WRITTEN INSTRUCTION 1: Report each line of the records that contains the string "drawstring", copying it in full. Treat the match as case-sensitive.
WRITTEN INSTRUCTION 2: Extend the Scott v. Canada case summary beyond its last sentence.

SELECTED PASSAGE:
---*---
Case: Scott v. Canada (Attorney General), 2017 BCCA 422 (CanLII)

Keywords: “New Veterans Charter”; ss. 7 and 15 of the Charter; “Social Covenant”; “Honour of the Crown”


The Plaintiffs/Respondents are a class of members/former members of the Canadian Forces who suffer injuries in the course of their duties. They claim compensation under the Canadian Forces Members and Veterans Re-establishment and Compensation Act, S.C. 2005, c. 21 is inadequate – that the Act (referred to as the “New Veterans Charter”) violates an historic “social covenant” binding the Federal government. In support of their theory, the Plaintiffs/Respondents invoke the doctrine of “honour of the Crown” and assert the “social covenant” has a constitutional status which imposes obligations on the government and creates property rights. The Plaintiffs/Respondents also claim the “New Veterans Charter” scheme violates their rights under ss. 7 and 15 of the Charter.

In response, the Defendant/Appellant, the Attorney General of Canada, brings an application to have the claim struck as disclosing no cause of action. The Chambers Judge (Weatherill J.) declines to strike most of the claim, and so the Attorney General appeals to the Court of Appeal.

The Court allows the Attorney General’s appeal, and strikes the Plaintiffs/Respondents’ class proceeding in its entirety; finding the doctrine of “honour of the Crown” is not of any assistance to the Plaintiffs/Respondents. Further, the Court of Appeal finds the Plaintiffs/Respondents do not belong to a group enumerated in s. 15 of the Charter, nor are “members of the Canadian Forces” an analogous group for the purposes of this lawsuit. With respect to s. 7 of the Charter, the Court finds it does not serve to impose positive obligations on governments.


For the Court of Appeal, the “essence” of the claim is that the federal government bound itself via statements made by Prime Minister Borden in the early 20th century, to provide adequate disability benefits for Canadians serving in the armed forces. (See para. 6).

The question for the Court, however, concerned “…whether an arguable case can be advanced that the Canadian Parliament lacks authority to enact legislation fixing and limiting compensation.” (See para. 16).

Whereas the Chambers Judge found that, “[f]or the purposes of his application, the defendant accepts that the Crown made this Social Covenant…”, and that the doctrine of the honour of the Crown could be applicable (see at paras. 24-25), the Court of Appeal disagreed, finding “The idea that inspirational statements by a prime minister containing vague assurances could bind the Government of Canada to a specific legislative regime in perpetuity does not, in any way, conform with the country’s constitutional norms”. (See para. 55).
---*---
DATA RECORDS:
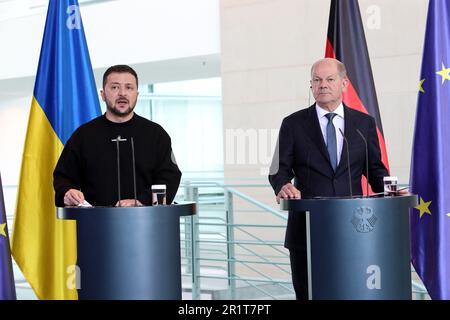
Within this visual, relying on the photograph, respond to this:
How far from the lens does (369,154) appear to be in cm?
363

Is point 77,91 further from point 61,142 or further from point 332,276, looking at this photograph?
point 332,276

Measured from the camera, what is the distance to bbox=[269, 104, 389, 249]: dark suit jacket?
353 centimetres

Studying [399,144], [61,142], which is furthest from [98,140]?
[399,144]

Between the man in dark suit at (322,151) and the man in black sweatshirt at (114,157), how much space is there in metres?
0.56

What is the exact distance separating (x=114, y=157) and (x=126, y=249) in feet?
2.17

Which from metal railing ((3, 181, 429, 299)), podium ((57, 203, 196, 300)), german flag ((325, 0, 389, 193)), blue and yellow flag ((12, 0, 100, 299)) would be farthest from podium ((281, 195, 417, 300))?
metal railing ((3, 181, 429, 299))

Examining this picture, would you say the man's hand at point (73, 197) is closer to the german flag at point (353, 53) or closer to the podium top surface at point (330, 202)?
the podium top surface at point (330, 202)

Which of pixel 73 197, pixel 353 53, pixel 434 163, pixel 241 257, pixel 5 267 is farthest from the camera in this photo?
pixel 241 257

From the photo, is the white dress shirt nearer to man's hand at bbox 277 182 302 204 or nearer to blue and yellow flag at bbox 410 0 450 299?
man's hand at bbox 277 182 302 204

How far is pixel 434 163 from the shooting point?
442cm

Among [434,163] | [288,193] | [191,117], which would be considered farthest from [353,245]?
[191,117]

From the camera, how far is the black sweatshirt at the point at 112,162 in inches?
144

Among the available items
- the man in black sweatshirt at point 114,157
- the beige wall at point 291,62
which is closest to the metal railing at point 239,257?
the beige wall at point 291,62

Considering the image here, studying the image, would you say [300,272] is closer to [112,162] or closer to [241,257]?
[112,162]
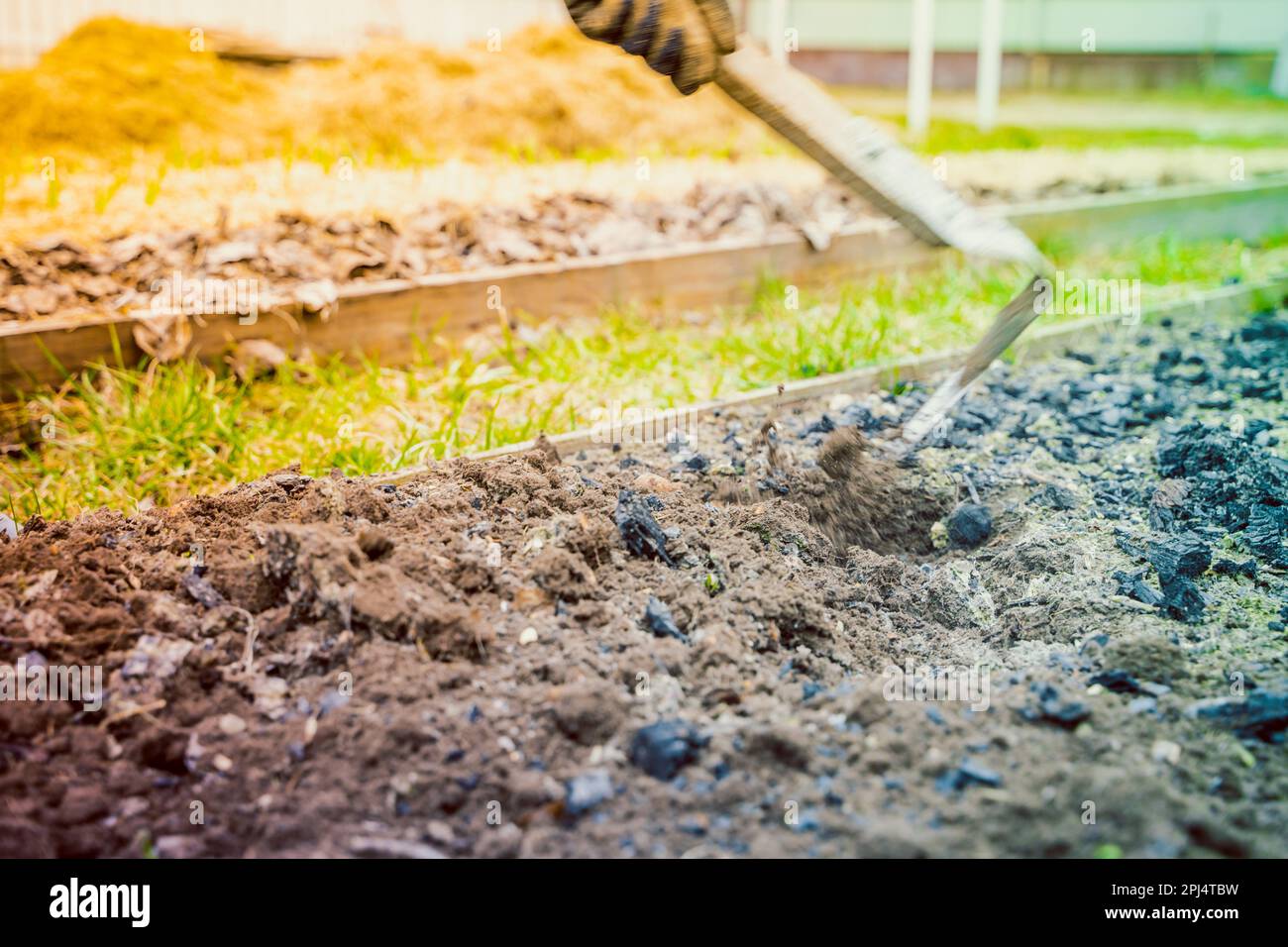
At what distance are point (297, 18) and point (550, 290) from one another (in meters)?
5.21

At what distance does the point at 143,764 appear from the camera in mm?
1750

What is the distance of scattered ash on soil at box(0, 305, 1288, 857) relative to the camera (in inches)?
63.6

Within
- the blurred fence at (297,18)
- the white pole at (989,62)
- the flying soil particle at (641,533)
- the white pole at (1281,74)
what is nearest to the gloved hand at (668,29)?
the flying soil particle at (641,533)

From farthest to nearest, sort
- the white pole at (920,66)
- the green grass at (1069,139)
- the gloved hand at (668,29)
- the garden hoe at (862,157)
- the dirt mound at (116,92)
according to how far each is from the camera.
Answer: the white pole at (920,66) < the green grass at (1069,139) < the dirt mound at (116,92) < the garden hoe at (862,157) < the gloved hand at (668,29)

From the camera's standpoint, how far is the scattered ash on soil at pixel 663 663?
162cm

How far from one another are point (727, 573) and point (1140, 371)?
2471mm

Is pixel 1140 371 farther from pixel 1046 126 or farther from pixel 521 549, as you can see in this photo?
pixel 1046 126

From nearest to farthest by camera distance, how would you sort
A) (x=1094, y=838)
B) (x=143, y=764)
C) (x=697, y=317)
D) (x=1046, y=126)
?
(x=1094, y=838)
(x=143, y=764)
(x=697, y=317)
(x=1046, y=126)

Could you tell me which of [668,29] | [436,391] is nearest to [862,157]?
[668,29]

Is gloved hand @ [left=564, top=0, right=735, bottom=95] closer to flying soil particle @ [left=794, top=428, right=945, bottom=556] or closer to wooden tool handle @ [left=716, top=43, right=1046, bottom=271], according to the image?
wooden tool handle @ [left=716, top=43, right=1046, bottom=271]

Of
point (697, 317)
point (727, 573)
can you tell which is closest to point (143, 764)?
point (727, 573)

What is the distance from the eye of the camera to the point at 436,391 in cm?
371

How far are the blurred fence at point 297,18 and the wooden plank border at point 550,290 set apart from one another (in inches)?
175

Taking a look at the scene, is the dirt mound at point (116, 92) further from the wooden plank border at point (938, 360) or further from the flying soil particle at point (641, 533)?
the flying soil particle at point (641, 533)
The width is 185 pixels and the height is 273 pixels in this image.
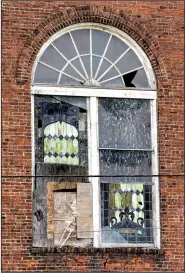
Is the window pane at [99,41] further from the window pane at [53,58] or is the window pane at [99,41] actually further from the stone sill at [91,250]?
the stone sill at [91,250]

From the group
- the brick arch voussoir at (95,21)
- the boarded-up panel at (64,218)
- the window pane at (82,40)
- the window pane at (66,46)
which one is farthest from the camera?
the window pane at (82,40)

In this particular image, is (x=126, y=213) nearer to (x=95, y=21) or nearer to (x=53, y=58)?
(x=53, y=58)

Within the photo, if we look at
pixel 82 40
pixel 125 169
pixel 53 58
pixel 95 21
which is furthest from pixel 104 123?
pixel 95 21

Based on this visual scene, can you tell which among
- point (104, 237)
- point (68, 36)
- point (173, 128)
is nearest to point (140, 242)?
point (104, 237)

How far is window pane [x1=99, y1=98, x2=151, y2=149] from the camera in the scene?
2645 cm

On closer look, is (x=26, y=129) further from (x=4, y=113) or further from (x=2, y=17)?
(x=2, y=17)

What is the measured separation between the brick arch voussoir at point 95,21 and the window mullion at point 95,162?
1.44 metres

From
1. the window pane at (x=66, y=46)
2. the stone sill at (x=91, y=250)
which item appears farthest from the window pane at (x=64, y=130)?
the stone sill at (x=91, y=250)

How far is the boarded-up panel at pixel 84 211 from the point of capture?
2583 cm

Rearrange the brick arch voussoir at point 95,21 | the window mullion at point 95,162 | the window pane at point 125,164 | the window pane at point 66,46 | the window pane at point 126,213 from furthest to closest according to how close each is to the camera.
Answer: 1. the window pane at point 66,46
2. the window pane at point 125,164
3. the brick arch voussoir at point 95,21
4. the window pane at point 126,213
5. the window mullion at point 95,162

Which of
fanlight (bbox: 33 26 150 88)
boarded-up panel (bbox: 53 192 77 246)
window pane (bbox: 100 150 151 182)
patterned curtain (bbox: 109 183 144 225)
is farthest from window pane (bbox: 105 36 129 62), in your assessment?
boarded-up panel (bbox: 53 192 77 246)

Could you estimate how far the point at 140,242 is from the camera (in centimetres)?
2617

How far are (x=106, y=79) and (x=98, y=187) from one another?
223 centimetres

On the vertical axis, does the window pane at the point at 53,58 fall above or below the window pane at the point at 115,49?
below
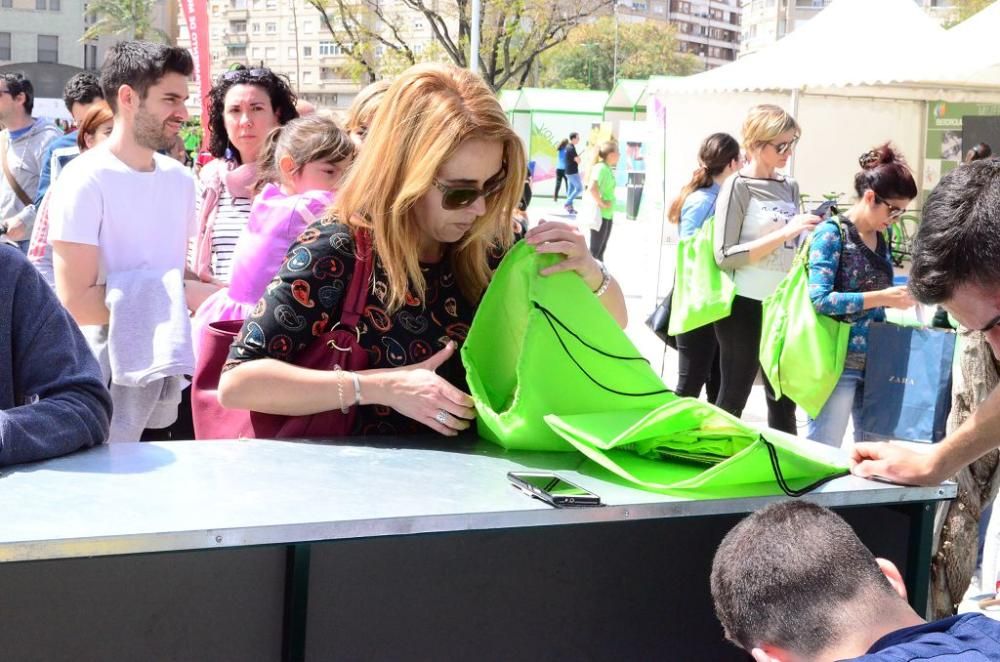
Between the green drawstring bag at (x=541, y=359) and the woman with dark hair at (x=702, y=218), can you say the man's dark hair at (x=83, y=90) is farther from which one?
the green drawstring bag at (x=541, y=359)

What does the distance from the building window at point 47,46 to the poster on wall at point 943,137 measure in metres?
77.5

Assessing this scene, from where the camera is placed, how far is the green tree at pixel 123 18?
7575cm

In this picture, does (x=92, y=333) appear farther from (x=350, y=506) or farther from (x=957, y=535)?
(x=957, y=535)

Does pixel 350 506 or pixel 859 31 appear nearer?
pixel 350 506

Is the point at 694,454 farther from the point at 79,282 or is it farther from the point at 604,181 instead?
the point at 604,181

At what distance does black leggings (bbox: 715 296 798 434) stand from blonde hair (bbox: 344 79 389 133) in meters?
2.84

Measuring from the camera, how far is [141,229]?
3.84 meters

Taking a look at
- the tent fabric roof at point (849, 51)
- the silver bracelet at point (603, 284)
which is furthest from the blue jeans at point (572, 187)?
the silver bracelet at point (603, 284)

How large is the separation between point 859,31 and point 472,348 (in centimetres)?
1034

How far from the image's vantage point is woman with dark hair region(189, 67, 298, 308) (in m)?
4.45

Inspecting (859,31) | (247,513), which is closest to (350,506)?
(247,513)

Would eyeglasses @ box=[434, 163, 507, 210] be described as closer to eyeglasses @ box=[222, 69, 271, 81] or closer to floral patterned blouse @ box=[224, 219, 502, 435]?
floral patterned blouse @ box=[224, 219, 502, 435]

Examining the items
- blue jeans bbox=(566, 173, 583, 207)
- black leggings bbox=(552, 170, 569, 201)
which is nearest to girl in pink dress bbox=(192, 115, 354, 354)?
blue jeans bbox=(566, 173, 583, 207)

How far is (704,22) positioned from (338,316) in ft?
589
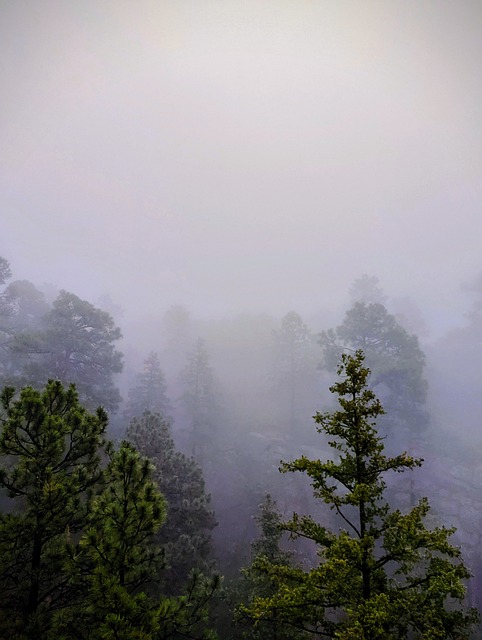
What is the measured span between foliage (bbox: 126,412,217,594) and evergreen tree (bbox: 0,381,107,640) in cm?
528

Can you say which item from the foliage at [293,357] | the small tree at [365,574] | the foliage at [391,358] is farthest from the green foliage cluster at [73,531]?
the foliage at [293,357]

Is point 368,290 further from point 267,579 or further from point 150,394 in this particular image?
point 267,579

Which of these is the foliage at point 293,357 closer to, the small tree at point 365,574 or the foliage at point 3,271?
the foliage at point 3,271

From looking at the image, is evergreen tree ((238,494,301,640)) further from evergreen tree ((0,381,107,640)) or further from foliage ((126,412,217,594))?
evergreen tree ((0,381,107,640))

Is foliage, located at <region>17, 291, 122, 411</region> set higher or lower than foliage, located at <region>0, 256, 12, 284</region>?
lower

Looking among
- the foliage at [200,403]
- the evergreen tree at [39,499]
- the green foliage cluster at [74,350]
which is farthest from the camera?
the foliage at [200,403]

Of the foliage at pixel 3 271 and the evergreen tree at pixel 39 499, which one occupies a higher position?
the foliage at pixel 3 271

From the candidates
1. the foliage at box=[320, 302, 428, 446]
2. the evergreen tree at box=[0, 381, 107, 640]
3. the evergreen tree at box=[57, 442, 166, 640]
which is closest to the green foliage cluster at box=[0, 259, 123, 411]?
the evergreen tree at box=[0, 381, 107, 640]

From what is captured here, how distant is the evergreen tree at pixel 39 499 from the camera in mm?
6590

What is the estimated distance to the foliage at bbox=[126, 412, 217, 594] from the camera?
505 inches

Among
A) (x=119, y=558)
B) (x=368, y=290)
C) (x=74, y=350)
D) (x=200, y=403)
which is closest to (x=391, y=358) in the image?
(x=200, y=403)

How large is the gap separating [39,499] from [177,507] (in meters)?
8.88

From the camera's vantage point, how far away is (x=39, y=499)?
6.86 metres

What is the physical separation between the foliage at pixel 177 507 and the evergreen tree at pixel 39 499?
528cm
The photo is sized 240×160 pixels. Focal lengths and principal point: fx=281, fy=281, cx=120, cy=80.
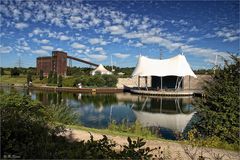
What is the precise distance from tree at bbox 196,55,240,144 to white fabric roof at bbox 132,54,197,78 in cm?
2964

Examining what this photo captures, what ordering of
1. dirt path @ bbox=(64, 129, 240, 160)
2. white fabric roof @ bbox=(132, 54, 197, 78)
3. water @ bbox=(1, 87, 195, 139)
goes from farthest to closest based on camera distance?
white fabric roof @ bbox=(132, 54, 197, 78) < water @ bbox=(1, 87, 195, 139) < dirt path @ bbox=(64, 129, 240, 160)

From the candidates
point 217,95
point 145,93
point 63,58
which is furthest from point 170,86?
point 217,95

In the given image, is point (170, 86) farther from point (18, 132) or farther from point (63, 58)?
point (18, 132)

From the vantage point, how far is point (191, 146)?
6918mm

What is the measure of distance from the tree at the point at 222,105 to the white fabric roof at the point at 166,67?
97.3ft

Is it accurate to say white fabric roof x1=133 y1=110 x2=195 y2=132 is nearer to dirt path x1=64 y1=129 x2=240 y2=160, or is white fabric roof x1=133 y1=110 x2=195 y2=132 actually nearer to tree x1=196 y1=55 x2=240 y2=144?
tree x1=196 y1=55 x2=240 y2=144

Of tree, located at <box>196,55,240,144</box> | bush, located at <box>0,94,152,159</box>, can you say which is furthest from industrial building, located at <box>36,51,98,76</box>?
bush, located at <box>0,94,152,159</box>

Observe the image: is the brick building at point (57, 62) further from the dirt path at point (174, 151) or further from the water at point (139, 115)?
the dirt path at point (174, 151)

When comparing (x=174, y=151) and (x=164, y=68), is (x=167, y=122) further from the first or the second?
(x=164, y=68)

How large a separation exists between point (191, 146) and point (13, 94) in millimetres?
5524

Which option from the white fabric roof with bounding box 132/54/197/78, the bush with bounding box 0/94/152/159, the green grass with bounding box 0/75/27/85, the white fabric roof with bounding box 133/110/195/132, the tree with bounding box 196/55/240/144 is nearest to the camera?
the bush with bounding box 0/94/152/159

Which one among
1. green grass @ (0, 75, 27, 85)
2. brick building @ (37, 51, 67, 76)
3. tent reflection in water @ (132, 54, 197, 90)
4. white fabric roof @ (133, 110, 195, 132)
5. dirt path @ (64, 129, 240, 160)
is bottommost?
white fabric roof @ (133, 110, 195, 132)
---*---
TASK RESPONSE 1:
Between the green drawstring bag at (x=541, y=359) and the woman with dark hair at (x=702, y=218), can you say the man's dark hair at (x=83, y=90) is farther from which one?
the green drawstring bag at (x=541, y=359)

TASK RESPONSE 2:
The Court of Appeal noted that Parliament had the authority to pass the “New Veterans Charter”. (See para. 62). Turning to the question as to whether the “honour of the Crown” could be invoked to override Canadian constitutional norms in the area of veteran’s affairs, the Court disagreed with the Plaintiffs/Respondents position that the doctrine imposed a “generalized obligation on all servants of the Crown”. (See discussion at paras. 63-73).

The Court found that “The Constitution Act, 1867 gives Parliament plenary power over Canada’s armed forces, without imposing any special constitutional limitations deriving from the honour of the Crown”. (See para. 69).

With respect to the applicability of s. 15 of the Charter, the Court of Appeal confirmed that the relevant inquiry was set out by Abella J. in Quebec (Attorney General) v. A, 2013 SCC 5 (CanLII). For the Plaintiffs/Respondents, it was arguable that being a member of the Canadian Forces could be recognized as an analogous ground under s. 15. (See paras. 75-76).

Citing R. v. Généreux, 1992 CanLII 117 (SCC), the Court of Appeal found no basis to recognize being a member of the Canadian forces as an analogous basis for discrimination: “We are not in a period of massive demobilization, nor in a period when military personnel are treated as social outcasts. They are not resented or discriminated against by the general population of Canada”. (See para. 78). As such, and bearing in mind that “Not every difference in treatment…constitutes ‘discrimination’ under the Charter”, the Court found no reasonable claim under s. 15. (See paras. 78-80).

Finally, with respect to the applicability of s. 7 of the Charter, the Court of Appeal took the position that the section is targeted at action that deprives an individual and must not be interpreted as “…placing an affirmative obligation on governments to take measures that enhance an individual’s life, liberty or security of the person”. (See para. 83).

In support of this decision, the Court of Appeal referred to Gosselin v. Québec (Attorney General), 2002 SCC 84 (CanLII) and found this was simply not a case where “special circumstances” required an interpretation of s. 7 favouring the imposition of positive obligations for the Federal government. As such, the Court of Appeal found no reasonable claim on this point. (See paras. 85-90).

Ultimately, this decision is important because of the novelty of the claim and the opportunity it provided the Court to address first principles and fundamental questions:

  • why, for instance, is it the case that s. 7 must be read as having created rights in the negative or “freedoms from” only and not positive obligations for governments;
  • further, is there a space for broad “social covenants” in the analysis and interpretation of government benefits; and
  • what is the scope of the “honour of the Crown” doctrine? Does it function outside the context of Aboriginal rights and s. 35 of the Constitution Act, 1867?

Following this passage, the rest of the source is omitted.